How to Find Your Top Strengths at Work
Matthew Frye-Castillo
If you are considering a career change, searching for a new job, or simply want to deepen your involvement in your current role, consider taking the VIA (Virtues in Action) Character Strength Survey.
In short, the idea of this survey is that individuals who routinely use their top three strengths report higher degrees of personal and professional satisfaction.
This clinically validated tool is free to use and takes under 15-minutes to complete. Click the link here to discover your strengths!
Credit: VIA Institute on Character
BACKGROUND
Psychology has a reputation for looking for what’s wrong with people. Sometimes, this eagerness for a diagnosis can cause more harm than good. There’s even a word – iatrogenesis – for when a psychologist causes a condition they are treating because of how they act toward a client.
For example, take a child with an extreme fear of loud noises. A psychologist asks if the child is afraid of the dark because she wants to know what they generally fear. The child says no, they aren’t afraid of the dark. The psychologist asks why. The child suddenly thinks about the dark – all of the spooky things that can occur – and quickly becomes afraid of the dark. That’s a simple example of iatrogenesis.
In the late 1940s, several psychologists, led by Carl Rogers, aimed to avoid accidentally suggesting illnesses by moving to patient-centric models instead of diagnostic-centric models. Rogers became one of the founders of Humanistic Psychology, which gained popularity in the '70s. By the late '90s, Humanistic Psychology had moved to a data-driven field under the banner of Positive Psychology.
This movement shifted from dwelling almost exclusively on negative behavior, as earlier movements like Freudian psychology and Behaviorism did, to finding and reinforcing more positive and empowering impulses. One of its pioneers, Martin Seligman, noted that psychologists had spent a century studying what makes people unhappy, but rarely what makes us happy: “psychology was half-baked, literally half-baked. We had baked the part about mental illness […] The other side’s unbaked, the side of strength, the side of what we’re good at.”

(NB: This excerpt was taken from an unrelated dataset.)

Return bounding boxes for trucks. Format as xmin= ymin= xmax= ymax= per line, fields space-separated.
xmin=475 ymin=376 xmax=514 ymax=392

Along with psychologist Christopher Peterson, Seligman conducted hundreds of experiments and thousands of interviews to understand what makes people happy. They developed in-depth methodologies and more applicable tools. In the workplace, one of their most popular tools is called the VIA Character Strengths Survey (VIA stands for ‘values in action’).
This survey is based on the belief that we all possess a set of core virtues; by exercising them, we contribute to our overall well-being. These virtues include wisdom, courage, humanity, justice, temperance, and transcendence.
The survey measures 24 character strengths, such as creativity, perseverance, kindness, and leadership, that fall under these broader virtues.
Researchers found that employees who routinely exercised their top three strengths had higher job satisfaction and success. For example, someone with strong leadership and communication skills might excel in a managerial role, while someone with a knack for creativity and innovation might thrive in a more entrepreneurial setting.
Understanding your top strengths can also help you leverage these strengths to perform better and make a unique contribution. It can guide your goal setting and help determine which training, certifications, or conferences to attend. Lastly, knowing your top strengths will help you communicate your value to employers and clients, leading to greater opportunities for advancement and success.